Automatic Music Videos

May 27, 2023

In this post we will look at generating an audio spectrum and using that to feed a diffusion pipeline, with the aim of automatically generating a music video.

As we are focusing on ffmpeg and the audio spectrum, we will mostly be using default diffusion parameters. See our other blog posts for deeper dives into these.

The insanely capable ffmpeg can be used to create audio spectrum visualizations of input audio. With the right commands, ffmpeg can actually do your dishes and walk your dog, but for today we shall stick to videos. There are a few different visualization options, and here we will choose the CQT visualizer, as it is tuned to the musically salient aspects of the input signal.

For more details, have a look at the showcqt filter.

Convert input audio to a video output representing frequency spectrum logarithmically using Brown-Puckette constant Q transform algorithm with direct frequency domain coefficient calculation (but the transform itself is not really constant Q, instead the Q factor is actually variable/clamped), with musical tone scale, from E0 to D#10.

Below we use the filter to generate a spectrum video, rotate it 90º, mirror it, and dump the resulting frames into a folder.

# extract spectrum
ffmpeg -i input.wav -filter_complex \
"[0:a]showcqt=s=512x512:r=30:axis=0,format=yuv420p[v]" \
-map "[v]" -map 0:a cqt.mp4

# rotate 90º
ffmpeg -i cqt.mp4 -vf "transpose=2" cqt_cc.mp4

# mirror
ffmpeg -i cqt_cc.mp4 -vf "crop=iw/2:ih:0:0,split[left][tmp];[tmp]hflip[right];[left][right] hstack" cqt_cc_mirr.mp4

# make a folder for PNGs
mkdir cqt

# turn mirrored video into frames
ffmpeg -i cqt_cc_mirr.mp4 cqt/$filename%04d.png

The final mirrored output looks like this.

And below are the first 16 frames.

You can immediately batch this into an img2img pipeline of your choice, but looking at the above we see that there is a lot of variation between frames. When we run the spectrum frames through our diffusion model, we do see some coherence, but there is too much variability for smooth animation.

One option might be to use ControlNet, subsampling control frames for less variability. We could also try outputting the spectrum using different framerate,tlength, or count settings. In this post we will try subsampling the frame output and interpolating between frames.

The final command outputs 635 frames. Our input audio is 21 seconds long, which comes to 630 frames at 30 fps. Apparently ffmpeg prefers 30.2380952381 fps. When the scientist in us goes for a smoke break, let’s fudge this further toward a greater numeric pleasure. Pretending we have 640 frames, we can do some pleasant math. The audio piece here is 4 bars long, and we mostly care about the spectrum at key moments, which likely fall on even note divisions. This is electronic music after all.

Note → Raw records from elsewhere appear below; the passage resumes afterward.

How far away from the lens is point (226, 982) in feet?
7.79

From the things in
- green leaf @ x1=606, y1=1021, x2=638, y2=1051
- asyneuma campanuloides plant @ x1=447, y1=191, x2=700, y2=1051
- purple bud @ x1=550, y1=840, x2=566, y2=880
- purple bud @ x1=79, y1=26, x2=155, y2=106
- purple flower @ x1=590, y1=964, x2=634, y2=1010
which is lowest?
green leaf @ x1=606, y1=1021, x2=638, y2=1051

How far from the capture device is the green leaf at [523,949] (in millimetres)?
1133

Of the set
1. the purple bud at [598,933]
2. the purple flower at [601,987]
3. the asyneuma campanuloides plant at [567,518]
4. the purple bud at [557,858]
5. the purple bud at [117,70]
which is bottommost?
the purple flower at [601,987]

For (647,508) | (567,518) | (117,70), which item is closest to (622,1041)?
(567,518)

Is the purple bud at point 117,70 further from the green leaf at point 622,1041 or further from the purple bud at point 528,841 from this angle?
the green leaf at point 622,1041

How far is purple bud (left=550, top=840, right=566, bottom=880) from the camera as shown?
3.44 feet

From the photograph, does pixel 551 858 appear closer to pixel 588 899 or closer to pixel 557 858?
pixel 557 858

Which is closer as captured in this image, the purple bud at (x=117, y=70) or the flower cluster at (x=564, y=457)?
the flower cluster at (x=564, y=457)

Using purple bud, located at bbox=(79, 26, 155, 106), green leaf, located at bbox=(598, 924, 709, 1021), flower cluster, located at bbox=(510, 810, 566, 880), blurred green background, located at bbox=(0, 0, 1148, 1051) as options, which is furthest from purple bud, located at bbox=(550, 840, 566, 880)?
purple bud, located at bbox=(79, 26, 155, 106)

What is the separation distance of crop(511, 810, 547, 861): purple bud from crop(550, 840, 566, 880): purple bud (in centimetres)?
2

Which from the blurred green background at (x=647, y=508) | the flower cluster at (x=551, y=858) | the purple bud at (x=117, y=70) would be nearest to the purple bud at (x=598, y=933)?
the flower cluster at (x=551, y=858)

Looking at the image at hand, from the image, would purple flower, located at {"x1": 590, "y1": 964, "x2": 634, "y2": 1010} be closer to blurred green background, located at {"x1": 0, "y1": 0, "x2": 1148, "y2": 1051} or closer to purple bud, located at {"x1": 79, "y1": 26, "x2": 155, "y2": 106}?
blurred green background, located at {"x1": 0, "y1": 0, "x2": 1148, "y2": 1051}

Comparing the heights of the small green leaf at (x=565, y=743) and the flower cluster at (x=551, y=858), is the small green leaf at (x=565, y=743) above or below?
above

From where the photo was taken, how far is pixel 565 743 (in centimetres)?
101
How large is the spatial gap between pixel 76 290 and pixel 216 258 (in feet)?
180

Looking at just sixteenth notes would require us to sample every 10th frame, 640/(4*16). However the interpolators we tend to use work in powers of two, as they double, quadruple, etc. the frame count. If we have every 10th frame, we will not be able to get back to our original frame rate. If we grab twentieth notes instead, 640/(4*20), we are using every 8th frame.

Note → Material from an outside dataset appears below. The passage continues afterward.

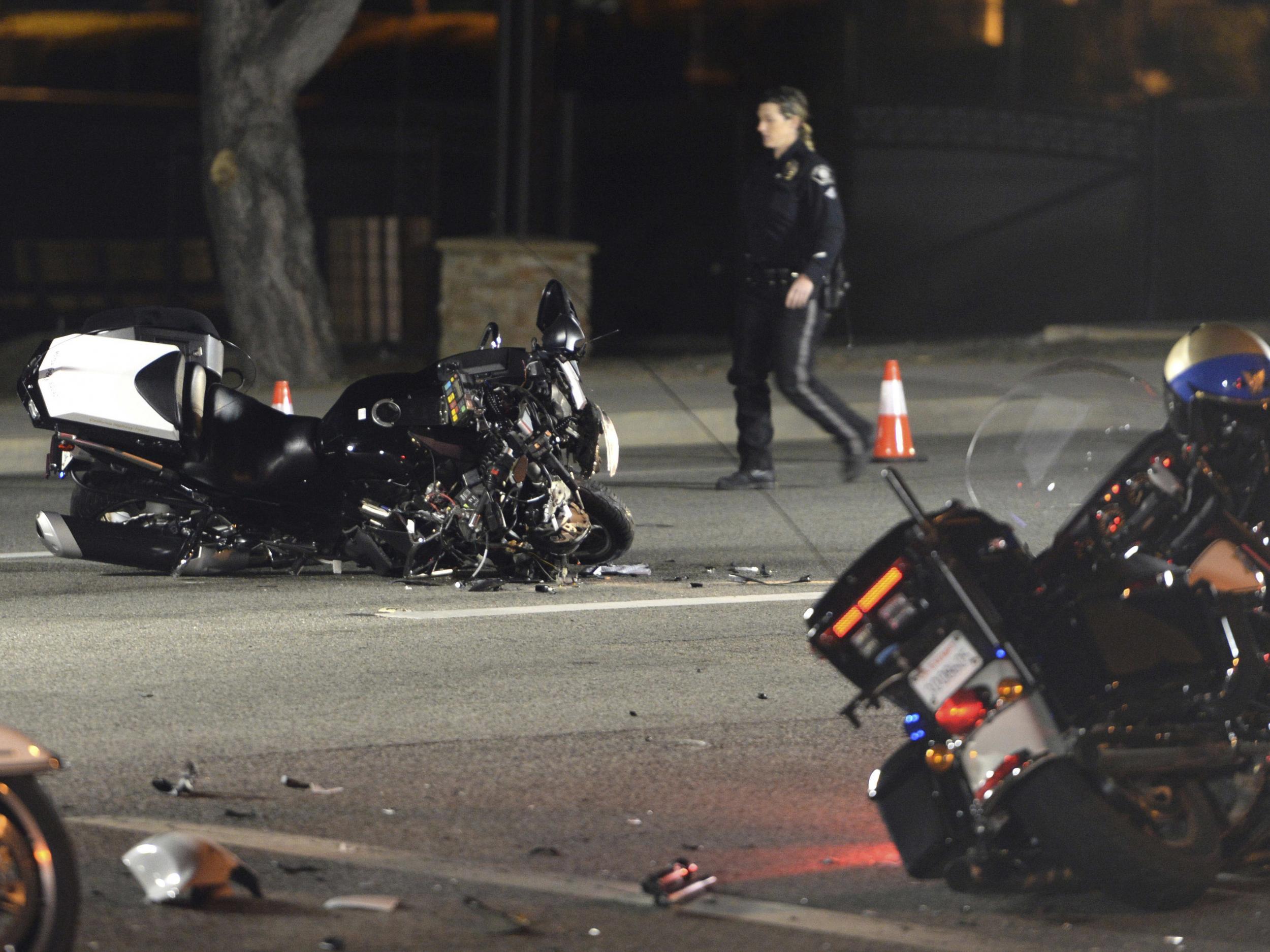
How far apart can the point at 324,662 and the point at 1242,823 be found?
11.2ft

We can script against an API grabbing every 8th frame, but here we will just quickly prep a folder for batch processing.

mkdir cqt_8 && cp cqt/{0001..0635..8}.png cqt_8/

Looking briefly at sampling every 8 vs 10 frames, we can see that the sets are not totally disjoint. This means that some of our samples will still fall on the musical sixteenth notes, where interesting transients occur.

# counting by 8
0001, 0009, 0017, 0025, 0033, 0041, 0049, 0057, 0065, 0073, 0081 ...

# counting by 10
0001, 0011, 0021, 0031, 0041, 0051, 0061, 0071, 0081 ...

In order to blend between the spectral samples, we will use our slightly-modified fork of FLAVR, as it can output still images. (Note that FLAVR apparently ignores the first and last frame, so we duplicate those to pad our input).

We will perform a 4x interpolation as well as an 8x. Perhaps we can 2x the 4x version after diffusion for a smoother result? For comparison, we also diffuse every 8th frame and interpolate the diffused results. In sum, we try subsampling and interpolating the spectrum and diffusing the result, subsampling and diffusing the spectrum and then interpolating the diffused result, and a bit of both.

python ./interpolate.py --is_folder --save_files --input_video "$INPUT_FOLDER" --factor 4 --load_model ../FLAVR_4x.pth

python ./interpolate.py --is_folder --save_files --input_video "$INPUT_FOLDER" --factor 8 --load_model ../FLAVR_8x.pth

Every 8 frames, Diffused, Interpolated 8x

Every 8 frames, Interpolated 8x, Diffused

Every 8 frames, Interpolated 4x, Diffused, Interpolated 2x

We need a couple more ffmpeg command to tie all of this together, creating a video from still frames, and adding the original sound. The above process created many variations, but let’s assume the output we like is in a folder named output.

# create video from still frames
ffmpeg -framerate 30 -pattern_type glob -i 'output/*.png' -c:v libx264 -pix_fmt yuv420p output.mp4

# add audio to video
ffmpeg -i output.mp4  -i input.wav -map 0:v -map 1:a -c:v copy -shortest output_final.mp4

We post the results below. The hybrid process which interpolates before and after diffusion seems to give us the best audio response versus smoothness.

Interpolating the spectrum images does smooth out the video slightly, but the result is still very jittery. A nice feature is that the 8 frame rhythm of the interpolation is obscured by the frantic result.

The last option, interpolating the diffused images, is very smooth and does indeed follow the audio, but the 8 frame interpolation rhythm visually dominates the video.